It's Great to Be a Member
Victor Cantu

------------------

[This message has been edited by layjo (edited July 07, 2000).]

[This message has been edited by layjo (edited 11-02-2000).]


----------



## nicko (Oct 5, 2001)

Well since no one is being bashful I mine as well take my turn. My name is Nicko Sahlas and I am one of the founders of ChefTalk.com. I have worked in the restaurant business since I was about thirteen. Started off in my Uncle's restaurant as a bus boy and worked my way up. A few years after highschool I attended the Culinary Institute of America, did my externship at the Four Seasons Hotel, and graduated in '91. After that I worked my way around several places in Chicago and then went to work in Europe for two years. After all that I came back to Chicago, worked as a chef for two more years and decided to get a degree in computer programming. ChefTalk.com is born and the rest is history.

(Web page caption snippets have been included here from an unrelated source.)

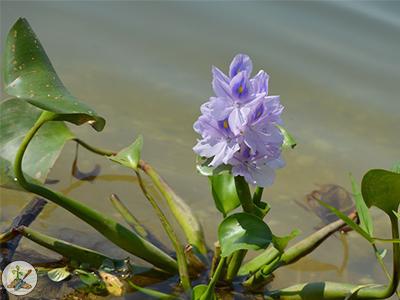 Beautiful purple water hyacinth pond flower
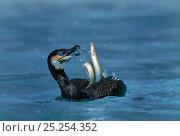Купить «Common cormorant (Phalacrocorax carbo) catching a european eel (Anguilla anguilla) captive, Alsace, France.», фото № 25254352, снято 25 мая 2019 г. (c) Nature Picture Library / Фотобанк Лори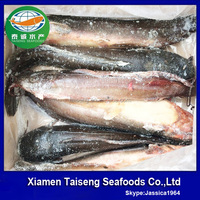 Wholesale Products China Live Catfish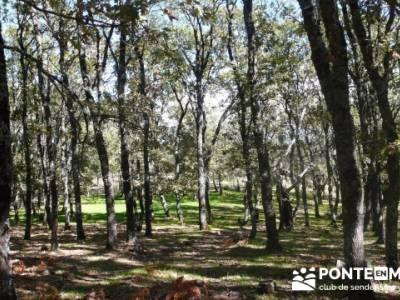 Castañar de la Sierra de San Vicente - Convento del Piélago;senderismo en cercedilla;club escalada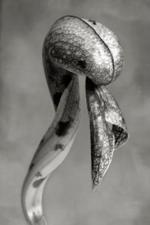 Beth Moon: Cobra Lily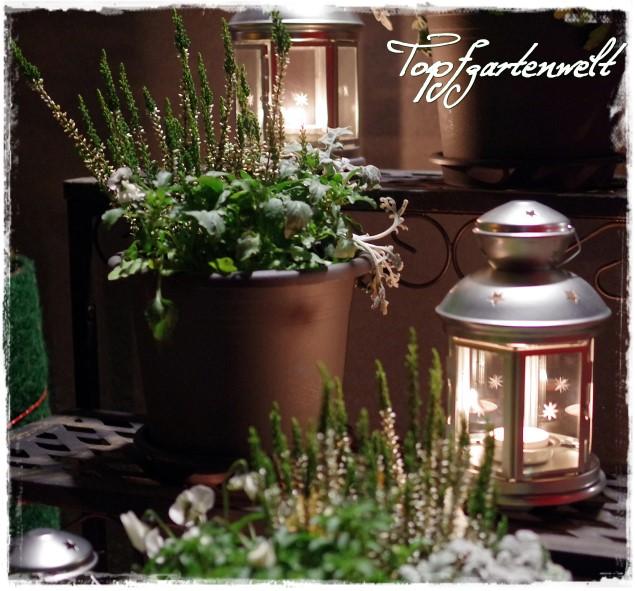 Heide Stiefmütterchen Silberblatt im Kerzenschein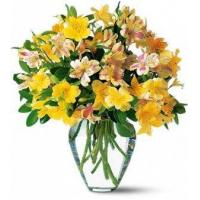 Quality Assorted Alstromeria Mix NO.70 shenzhen flower delivery for sale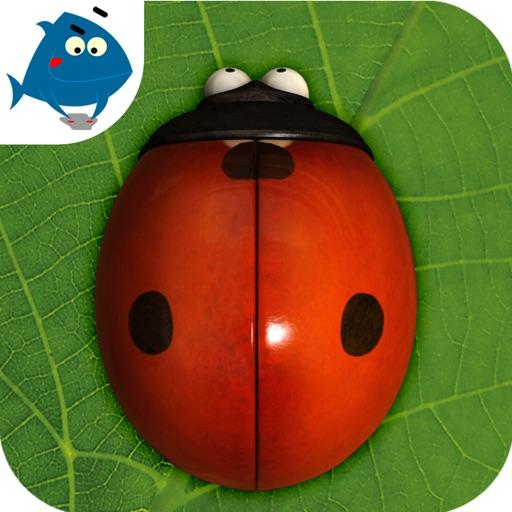 minuscule Busy Bugs!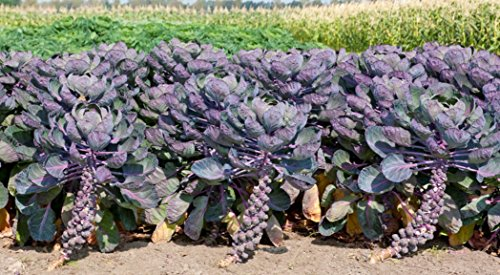 Fertile Ukraine Seeds  6 Seeds Brussels Sprouts Rosella Purple Cabbage Vegetable Heirloom Ukraine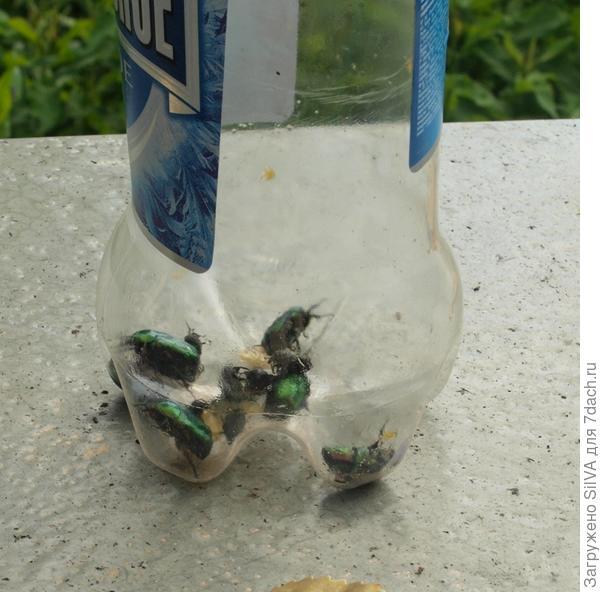 жуки пожиратели цветов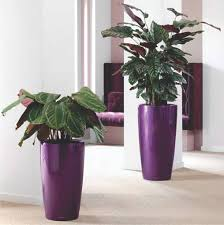 Office Pots by Articles With Design Flower Pots Tag Design Flower Pot Images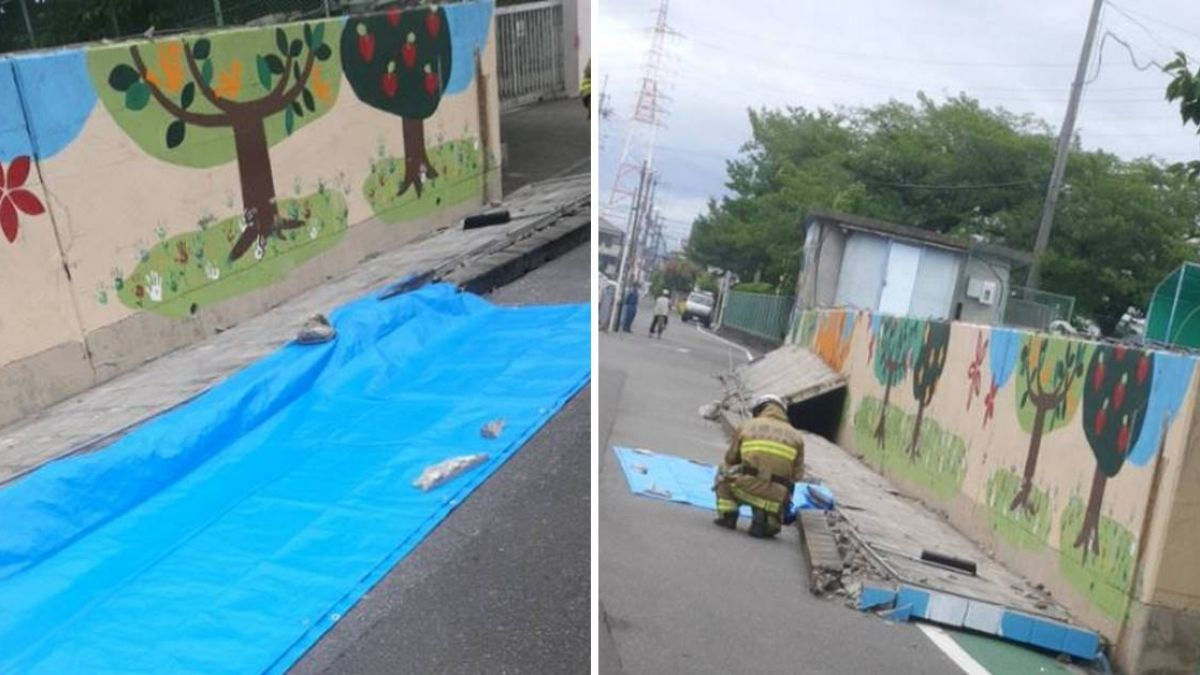 大阪6.1地震 9歲女遭塌牆壓死!民眾憂:周期又到了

My sincerest thanks to everyone here who helps make ChefTalk.com and this community possible.









Next....


----------



## pete (Oct 7, 2001)

Hi. I am a "restaurant brat". My parents owned a restaurant for a number of years when I was a kid. By age 8 I was washing dishes, bussing at lunchtime during summer vacation, and generally annoying the cooks who worked underneath my father. My other job, in winter, was keep a fire going in the large fireplace in the waiting area. During high school and college I would work in restaurants for spending money. I did everything from bussing to bartending to cooking. Finally, I realized I couldn't avoid the inevitable and enrolled in New England Culinary Institute in Vermont. That was in 1992 and I have been cooking, professionally since then. I am currently the night sous chef and interim pastry chef at Harvest on Huron, here in Chicago.


----------



## youla (Jun 4, 1999)

well my start was very young...my grandfather was a pastry chef and then my father but he started to enjoy food with a passion and become an all round chef...he worked for several hotels before opening his own catering business and all of us kids were pulled in to do anything and everything...the funny thing was my dad had a fierce temper and would assume that we knew as much as he did so I started researching recipes and trying them out and this was at the tender age of around ten years old.then I would never get into trouble or get him shouting at us.... I vowed I would never be a chef .When I finished school I took A year off and the only jobs I could get were in restaurants 
front of house at first and then slowly when they were caught I would help out cos I knew what to do and everyone said you should be a chef...eventually I took on a permanent position in a restaurant but then stopped to do go to university...I still worked part time but I started to miss the buzz and rewards of the kitchen....I finished my degree and took on a job out side of a kitchen....then I was diagnosed with cancer and when you think you are not going to be around much longer [this is not to start you all sobbing!!!!I am well!!!] you start to think of all the things you wanted to do and I said to my husband I want to work in a kitchen brigade again and produce some fine dining any way get back into that mode...I went back to trade school got my papers and got offered the job at a large hotel...I loved it. I have done a few other courses..such as japanese cuisine, garde manger,etc and I find these courses keep my enthusiasm up at a high. [sorry I like to ramble after work!!]


----------



## greg (Dec 8, 1999)

After bartending for 4 years, I decided that dealing with drunk people wasn't worth it. I took a job working as a busser in a fine-dining spot and was fascinated watching the cooks work. Fire, chaos and general pandemoneum resulting in good food; it's still a process I am amazed by and will always love. I don't think that there are many people in other fields of work that can understand the sense of accomplishment and bond with your co-workers that develops when you've worked a 300 cover Friday short-handed and pulled it off. Currently, I'm the sous chef at a new German restaurant here in St. Paul. My philosophy for working in the kitchen (borrowed somewhat from Gayle Sayers): The food is first, my crew is second, I am third.


----------



## nick.shu (Jul 18, 2000)

in comparison, ive only been cooking for 7 years but the influence goes back for many more before that.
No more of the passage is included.